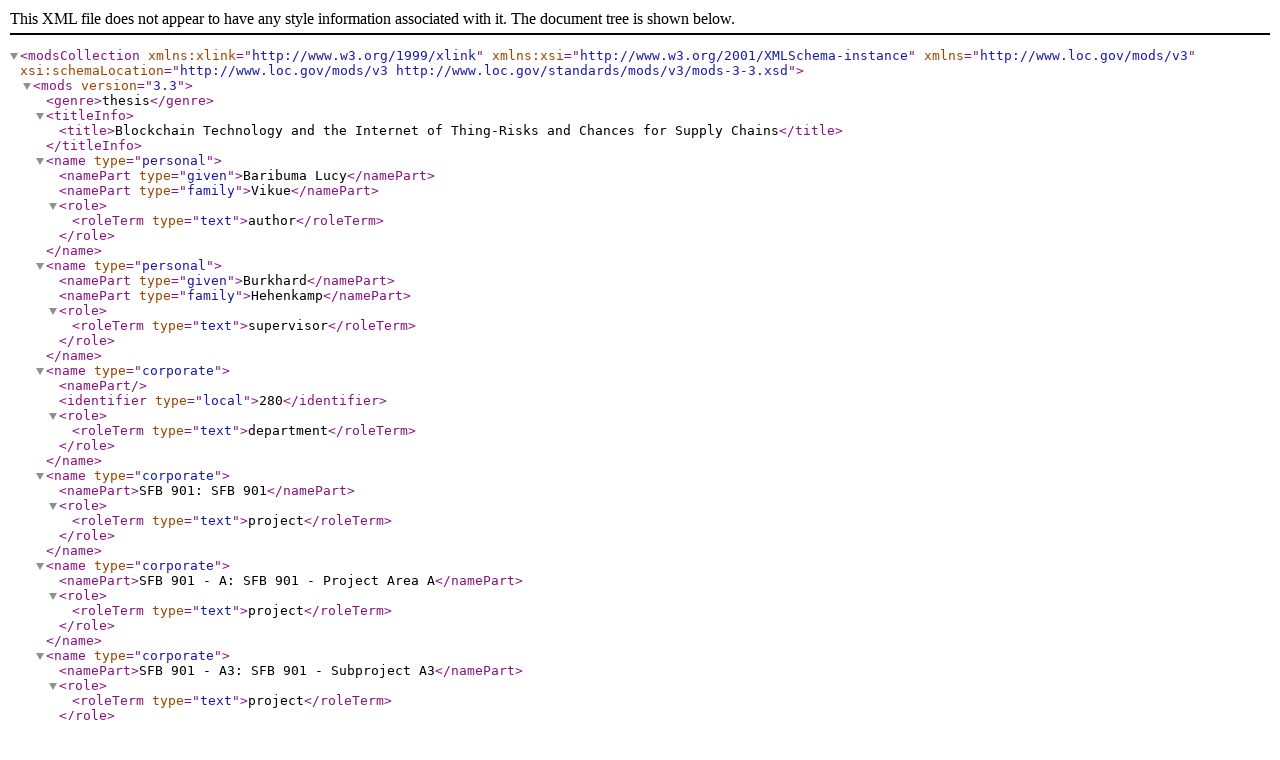

--- FILE ---
content_type: application/xml;charset=utf-8
request_url: https://ris.uni-paderborn.de/record/40472.mods
body_size: 904
content:
<?xml version="1.0" encoding="UTF-8"?>

<modsCollection xmlns:xlink="http://www.w3.org/1999/xlink" xmlns:xsi="http://www.w3.org/2001/XMLSchema-instance" xmlns="http://www.loc.gov/mods/v3" xsi:schemaLocation="http://www.loc.gov/mods/v3 http://www.loc.gov/standards/mods/v3/mods-3-3.xsd">
<mods version="3.3">

<genre>thesis</genre>

<titleInfo><title>Blockchain Technology and the Internet of Thing-Risks and Chances for Supply Chains</title></titleInfo>





<name type="personal">
  <namePart type="given">Baribuma Lucy</namePart>
  <namePart type="family">Vikue</namePart>
  <role><roleTerm type="text">author</roleTerm> </role></name>





<name type="personal">
  
  <namePart type="given">Burkhard</namePart>
  
  
  <namePart type="family">Hehenkamp</namePart>
  
  <role> <roleTerm type="text">supervisor</roleTerm> </role>
</name>



<name type="corporate">
  <namePart></namePart>
  <identifier type="local">280</identifier>
  <role>
    <roleTerm type="text">department</roleTerm>
  </role>
</name>





<name type="corporate">
  <namePart>SFB 901: SFB 901</namePart>
  <role><roleTerm type="text">project</roleTerm></role>
</name>
<name type="corporate">
  <namePart>SFB 901 - A: SFB 901 - Project Area A</namePart>
  <role><roleTerm type="text">project</roleTerm></role>
</name>
<name type="corporate">
  <namePart>SFB 901 - A3: SFB 901 - Subproject A3</namePart>
  <role><roleTerm type="text">project</roleTerm></role>
</name>




<originInfo><dateIssued encoding="w3cdtf">2022</dateIssued>
</originInfo>
<language><languageTerm authority="iso639-2b" type="code">eng</languageTerm>
</language>



<relatedItem type="host">
<part>
</part>
</relatedItem>


<extension>
<bibliographicCitation>
<ieee>B. L. Vikue, &lt;i&gt;Blockchain Technology and the Internet of Thing-Risks and Chances for Supply Chains&lt;/i&gt;. 2022.</ieee>
<mla>Vikue, Baribuma Lucy. &lt;i&gt;Blockchain Technology and the Internet of Thing-Risks and Chances for Supply Chains&lt;/i&gt;. 2022.</mla>
<bibtex>@book{Vikue_2022, title={Blockchain Technology and the Internet of Thing-Risks and Chances for Supply Chains}, author={Vikue, Baribuma Lucy}, year={2022} }</bibtex>
<short>B.L. Vikue, Blockchain Technology and the Internet of Thing-Risks and Chances for Supply Chains, 2022.</short>
<apa>Vikue, B. L. (2022). &lt;i&gt;Blockchain Technology and the Internet of Thing-Risks and Chances for Supply Chains&lt;/i&gt;.</apa>
<chicago>Vikue, Baribuma Lucy. &lt;i&gt;Blockchain Technology and the Internet of Thing-Risks and Chances for Supply Chains&lt;/i&gt;, 2022.</chicago>
<ama>Vikue BL. &lt;i&gt;Blockchain Technology and the Internet of Thing-Risks and Chances for Supply Chains&lt;/i&gt;.; 2022.</ama>
</bibliographicCitation>
</extension>
<recordInfo><recordIdentifier>40472</recordIdentifier><recordCreationDate encoding="w3cdtf">2023-01-27T08:20:18Z</recordCreationDate><recordChangeDate encoding="w3cdtf">2023-01-27T08:20:23Z</recordChangeDate>
</recordInfo>
</mods>
</modsCollection>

* * * *

Work required
Check the lines above and copy each one that includes "title".

Answer area
<titleInfo><title>Blockchain Technology and the Internet of Thing-Risks and Chances for Supply Chains</title></titleInfo>
<bibtex>@book{Vikue_2022, title={Blockchain Technology and the Internet of Thing-Risks and Chances for Supply Chains}, author={Vikue, Baribuma Lucy}, year={2022} }</bibtex>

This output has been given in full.